Copy out the lines of the records below, beginning with the line containing "closest to [218,138]" and continuing through the final line of the records, both included.

### Stored records

╔══

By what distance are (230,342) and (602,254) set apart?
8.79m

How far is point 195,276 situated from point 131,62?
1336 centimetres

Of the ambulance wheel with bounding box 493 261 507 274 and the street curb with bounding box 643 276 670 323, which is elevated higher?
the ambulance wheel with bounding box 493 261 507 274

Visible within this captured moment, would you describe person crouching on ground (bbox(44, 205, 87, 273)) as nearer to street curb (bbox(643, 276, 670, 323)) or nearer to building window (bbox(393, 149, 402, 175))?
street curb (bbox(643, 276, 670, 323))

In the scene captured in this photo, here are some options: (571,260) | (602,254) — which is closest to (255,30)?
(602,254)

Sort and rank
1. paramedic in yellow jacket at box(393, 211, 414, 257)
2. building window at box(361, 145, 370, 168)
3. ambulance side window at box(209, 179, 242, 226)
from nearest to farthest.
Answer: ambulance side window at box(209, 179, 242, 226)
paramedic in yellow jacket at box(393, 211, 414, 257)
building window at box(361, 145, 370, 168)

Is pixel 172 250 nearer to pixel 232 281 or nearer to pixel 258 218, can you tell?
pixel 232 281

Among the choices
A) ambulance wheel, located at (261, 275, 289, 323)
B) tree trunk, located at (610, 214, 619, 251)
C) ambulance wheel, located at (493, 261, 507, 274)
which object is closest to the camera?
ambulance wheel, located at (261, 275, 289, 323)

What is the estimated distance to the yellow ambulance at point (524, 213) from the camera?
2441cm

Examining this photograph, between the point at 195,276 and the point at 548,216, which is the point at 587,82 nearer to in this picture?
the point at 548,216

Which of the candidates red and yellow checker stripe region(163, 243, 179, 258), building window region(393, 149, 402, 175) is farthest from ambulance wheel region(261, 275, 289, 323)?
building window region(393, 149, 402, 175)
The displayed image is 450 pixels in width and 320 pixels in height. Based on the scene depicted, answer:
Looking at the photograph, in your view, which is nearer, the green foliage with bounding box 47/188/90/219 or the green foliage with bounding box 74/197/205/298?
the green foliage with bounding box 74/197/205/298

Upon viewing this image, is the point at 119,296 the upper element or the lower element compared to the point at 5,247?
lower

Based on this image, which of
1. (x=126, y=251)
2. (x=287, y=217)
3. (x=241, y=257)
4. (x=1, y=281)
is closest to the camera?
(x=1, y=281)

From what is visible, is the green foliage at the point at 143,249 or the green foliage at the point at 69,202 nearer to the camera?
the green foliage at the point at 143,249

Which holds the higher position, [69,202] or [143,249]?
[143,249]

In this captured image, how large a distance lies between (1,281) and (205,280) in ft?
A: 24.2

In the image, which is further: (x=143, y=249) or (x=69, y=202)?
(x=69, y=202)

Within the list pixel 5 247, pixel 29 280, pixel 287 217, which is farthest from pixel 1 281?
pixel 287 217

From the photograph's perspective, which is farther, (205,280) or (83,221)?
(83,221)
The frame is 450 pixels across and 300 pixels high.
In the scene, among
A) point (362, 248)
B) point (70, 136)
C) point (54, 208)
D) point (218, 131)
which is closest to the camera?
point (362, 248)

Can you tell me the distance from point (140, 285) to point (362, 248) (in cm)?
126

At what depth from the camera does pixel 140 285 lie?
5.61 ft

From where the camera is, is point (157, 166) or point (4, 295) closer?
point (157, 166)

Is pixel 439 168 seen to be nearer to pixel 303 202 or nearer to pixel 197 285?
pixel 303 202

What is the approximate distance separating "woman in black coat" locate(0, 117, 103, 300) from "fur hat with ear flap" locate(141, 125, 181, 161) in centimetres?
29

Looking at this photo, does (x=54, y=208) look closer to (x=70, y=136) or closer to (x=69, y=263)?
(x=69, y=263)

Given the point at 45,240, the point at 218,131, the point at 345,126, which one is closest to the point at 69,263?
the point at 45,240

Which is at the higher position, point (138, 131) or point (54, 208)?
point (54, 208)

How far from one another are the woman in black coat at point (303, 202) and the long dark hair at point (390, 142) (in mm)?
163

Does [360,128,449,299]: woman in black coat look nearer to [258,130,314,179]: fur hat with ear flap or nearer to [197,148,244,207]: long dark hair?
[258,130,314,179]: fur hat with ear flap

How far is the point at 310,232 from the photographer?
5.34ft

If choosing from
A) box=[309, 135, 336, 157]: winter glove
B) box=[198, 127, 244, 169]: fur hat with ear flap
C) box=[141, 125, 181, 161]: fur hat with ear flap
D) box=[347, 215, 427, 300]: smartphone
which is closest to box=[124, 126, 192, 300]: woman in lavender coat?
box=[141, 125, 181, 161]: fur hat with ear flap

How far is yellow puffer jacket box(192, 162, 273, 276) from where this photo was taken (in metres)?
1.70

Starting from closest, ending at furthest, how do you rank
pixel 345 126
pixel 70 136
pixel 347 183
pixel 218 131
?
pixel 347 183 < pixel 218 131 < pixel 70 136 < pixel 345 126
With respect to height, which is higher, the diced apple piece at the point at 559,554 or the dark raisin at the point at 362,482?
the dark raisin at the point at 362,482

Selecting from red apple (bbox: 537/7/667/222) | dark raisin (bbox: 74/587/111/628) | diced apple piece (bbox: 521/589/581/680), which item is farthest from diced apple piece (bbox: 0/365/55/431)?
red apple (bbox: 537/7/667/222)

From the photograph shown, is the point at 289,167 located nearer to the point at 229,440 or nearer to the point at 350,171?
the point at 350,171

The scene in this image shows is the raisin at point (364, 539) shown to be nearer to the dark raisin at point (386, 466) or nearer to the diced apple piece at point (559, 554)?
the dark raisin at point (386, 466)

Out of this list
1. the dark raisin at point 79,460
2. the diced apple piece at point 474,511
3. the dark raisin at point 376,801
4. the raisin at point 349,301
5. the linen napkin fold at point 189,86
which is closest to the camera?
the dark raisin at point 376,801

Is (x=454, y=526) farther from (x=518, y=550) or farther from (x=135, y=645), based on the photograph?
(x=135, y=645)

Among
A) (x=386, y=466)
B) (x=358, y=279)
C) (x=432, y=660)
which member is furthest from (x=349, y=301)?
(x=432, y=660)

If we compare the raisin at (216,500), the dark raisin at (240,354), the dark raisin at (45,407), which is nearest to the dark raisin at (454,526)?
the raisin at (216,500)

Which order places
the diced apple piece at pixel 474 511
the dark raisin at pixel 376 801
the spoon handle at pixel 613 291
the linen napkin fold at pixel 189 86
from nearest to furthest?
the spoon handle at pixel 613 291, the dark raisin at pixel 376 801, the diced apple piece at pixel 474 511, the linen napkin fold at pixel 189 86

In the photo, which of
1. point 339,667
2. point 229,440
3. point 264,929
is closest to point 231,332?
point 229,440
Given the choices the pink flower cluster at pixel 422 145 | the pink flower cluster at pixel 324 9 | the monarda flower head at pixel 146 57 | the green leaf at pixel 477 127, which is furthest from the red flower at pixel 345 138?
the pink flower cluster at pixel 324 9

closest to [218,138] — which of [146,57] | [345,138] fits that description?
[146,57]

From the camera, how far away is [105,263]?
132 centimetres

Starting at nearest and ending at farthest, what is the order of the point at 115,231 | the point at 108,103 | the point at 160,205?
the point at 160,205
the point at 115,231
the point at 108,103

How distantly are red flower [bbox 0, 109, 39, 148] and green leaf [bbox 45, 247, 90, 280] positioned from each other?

╚══

### Response
closest to [218,138] — which of [146,57] | [345,138] fits that description?
[146,57]

From the camera, how far away is [105,263]?
132 centimetres

Starting at nearest and ending at farthest, what is the order of the point at 115,231 | the point at 108,103 | the point at 160,205?
the point at 160,205
the point at 115,231
the point at 108,103

How distantly are red flower [bbox 0, 109, 39, 148] and green leaf [bbox 45, 247, 90, 280] positioned from each other?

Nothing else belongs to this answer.